Work to do =>
Copy out the records below word for word, from the line containing "Is the point at 431,424" up to and including the final line of the records.

———

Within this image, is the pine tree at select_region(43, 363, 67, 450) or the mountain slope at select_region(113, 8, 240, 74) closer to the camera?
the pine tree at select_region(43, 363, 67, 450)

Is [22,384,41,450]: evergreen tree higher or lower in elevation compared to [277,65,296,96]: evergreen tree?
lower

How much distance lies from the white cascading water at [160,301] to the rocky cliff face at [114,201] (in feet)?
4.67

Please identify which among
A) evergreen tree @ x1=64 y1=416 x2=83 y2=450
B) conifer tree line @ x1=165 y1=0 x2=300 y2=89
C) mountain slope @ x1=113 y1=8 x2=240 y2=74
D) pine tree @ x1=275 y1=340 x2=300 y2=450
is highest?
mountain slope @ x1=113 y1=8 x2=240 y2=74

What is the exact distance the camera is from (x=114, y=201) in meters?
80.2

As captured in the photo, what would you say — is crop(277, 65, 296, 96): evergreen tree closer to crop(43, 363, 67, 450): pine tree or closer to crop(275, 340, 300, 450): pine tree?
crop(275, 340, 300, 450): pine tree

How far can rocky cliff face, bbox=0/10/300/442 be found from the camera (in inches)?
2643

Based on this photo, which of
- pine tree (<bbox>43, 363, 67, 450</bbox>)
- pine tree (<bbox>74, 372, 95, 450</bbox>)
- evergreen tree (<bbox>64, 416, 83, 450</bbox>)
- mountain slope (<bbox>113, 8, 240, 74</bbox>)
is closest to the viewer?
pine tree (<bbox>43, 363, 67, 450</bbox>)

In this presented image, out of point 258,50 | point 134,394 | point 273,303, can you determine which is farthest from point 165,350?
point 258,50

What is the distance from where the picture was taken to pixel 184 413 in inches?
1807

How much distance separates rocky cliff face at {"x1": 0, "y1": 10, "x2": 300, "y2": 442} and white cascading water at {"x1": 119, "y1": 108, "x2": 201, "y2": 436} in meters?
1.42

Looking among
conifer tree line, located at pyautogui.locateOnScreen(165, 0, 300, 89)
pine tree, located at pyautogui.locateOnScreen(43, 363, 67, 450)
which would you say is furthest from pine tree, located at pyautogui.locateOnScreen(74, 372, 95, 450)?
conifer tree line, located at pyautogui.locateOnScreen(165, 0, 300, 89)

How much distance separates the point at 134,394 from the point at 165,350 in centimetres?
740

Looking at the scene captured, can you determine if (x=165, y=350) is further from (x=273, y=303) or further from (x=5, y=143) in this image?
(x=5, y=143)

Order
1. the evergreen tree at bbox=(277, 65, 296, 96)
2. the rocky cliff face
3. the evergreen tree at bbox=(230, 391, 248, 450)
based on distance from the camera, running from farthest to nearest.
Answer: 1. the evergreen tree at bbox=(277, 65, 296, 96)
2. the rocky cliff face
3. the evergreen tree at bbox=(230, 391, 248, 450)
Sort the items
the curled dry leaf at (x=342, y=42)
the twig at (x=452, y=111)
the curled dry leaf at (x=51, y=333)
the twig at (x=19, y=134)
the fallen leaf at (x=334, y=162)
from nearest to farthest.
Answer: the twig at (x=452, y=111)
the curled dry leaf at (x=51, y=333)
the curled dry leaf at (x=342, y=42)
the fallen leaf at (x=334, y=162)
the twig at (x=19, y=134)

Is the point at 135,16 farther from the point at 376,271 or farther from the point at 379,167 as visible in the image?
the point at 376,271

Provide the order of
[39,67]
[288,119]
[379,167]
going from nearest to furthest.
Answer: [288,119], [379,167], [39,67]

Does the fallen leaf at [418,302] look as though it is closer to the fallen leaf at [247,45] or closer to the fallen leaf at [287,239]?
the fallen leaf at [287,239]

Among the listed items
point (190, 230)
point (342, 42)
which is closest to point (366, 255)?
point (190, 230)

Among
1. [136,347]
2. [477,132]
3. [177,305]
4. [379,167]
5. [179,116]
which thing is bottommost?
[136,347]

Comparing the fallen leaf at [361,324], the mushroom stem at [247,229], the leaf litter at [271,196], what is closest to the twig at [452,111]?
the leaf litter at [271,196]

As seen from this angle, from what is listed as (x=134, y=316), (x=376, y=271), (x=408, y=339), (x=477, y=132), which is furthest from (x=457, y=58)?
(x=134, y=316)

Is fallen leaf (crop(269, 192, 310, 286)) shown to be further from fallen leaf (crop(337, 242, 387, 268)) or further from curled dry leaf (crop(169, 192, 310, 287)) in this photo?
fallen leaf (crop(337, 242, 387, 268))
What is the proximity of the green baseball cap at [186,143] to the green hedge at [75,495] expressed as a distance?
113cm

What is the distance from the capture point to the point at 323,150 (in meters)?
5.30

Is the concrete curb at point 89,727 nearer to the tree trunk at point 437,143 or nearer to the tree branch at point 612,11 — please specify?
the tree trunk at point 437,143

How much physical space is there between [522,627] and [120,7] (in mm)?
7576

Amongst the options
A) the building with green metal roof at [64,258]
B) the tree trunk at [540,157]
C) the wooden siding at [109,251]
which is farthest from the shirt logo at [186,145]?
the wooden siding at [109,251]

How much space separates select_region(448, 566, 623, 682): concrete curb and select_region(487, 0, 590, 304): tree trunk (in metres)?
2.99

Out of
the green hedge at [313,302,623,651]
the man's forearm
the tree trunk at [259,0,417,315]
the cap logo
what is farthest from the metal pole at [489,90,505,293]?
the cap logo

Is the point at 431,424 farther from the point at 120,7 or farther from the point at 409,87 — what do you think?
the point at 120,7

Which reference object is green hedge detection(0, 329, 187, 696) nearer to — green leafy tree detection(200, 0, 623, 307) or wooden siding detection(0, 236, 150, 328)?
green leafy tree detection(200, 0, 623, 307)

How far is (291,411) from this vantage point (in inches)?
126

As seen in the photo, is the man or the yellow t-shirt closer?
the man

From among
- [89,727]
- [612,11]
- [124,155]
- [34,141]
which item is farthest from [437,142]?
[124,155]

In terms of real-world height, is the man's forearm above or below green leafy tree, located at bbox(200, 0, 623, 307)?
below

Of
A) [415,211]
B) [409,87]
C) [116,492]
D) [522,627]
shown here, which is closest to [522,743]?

———

Solution to this exercise =>
Is the point at 431,424 farther from the point at 120,7 or farther from the point at 409,87 — what do you think?
the point at 120,7

Which reference object is green hedge detection(0, 329, 187, 696) nearer to — green leafy tree detection(200, 0, 623, 307) or wooden siding detection(0, 236, 150, 328)?
green leafy tree detection(200, 0, 623, 307)

How far is (291,411) from this vantage point (in inches)?
126

As seen in the photo, is the man or the yellow t-shirt closer?
the man

From among
- [89,727]
- [612,11]
- [124,155]
- [34,141]
which item is farthest from [437,142]?
[124,155]

In terms of real-world height, is the man's forearm above or below green leafy tree, located at bbox(200, 0, 623, 307)?
below

Of
A) [415,211]
B) [409,87]
C) [116,492]
D) [522,627]
shown here, which is closest to [522,743]?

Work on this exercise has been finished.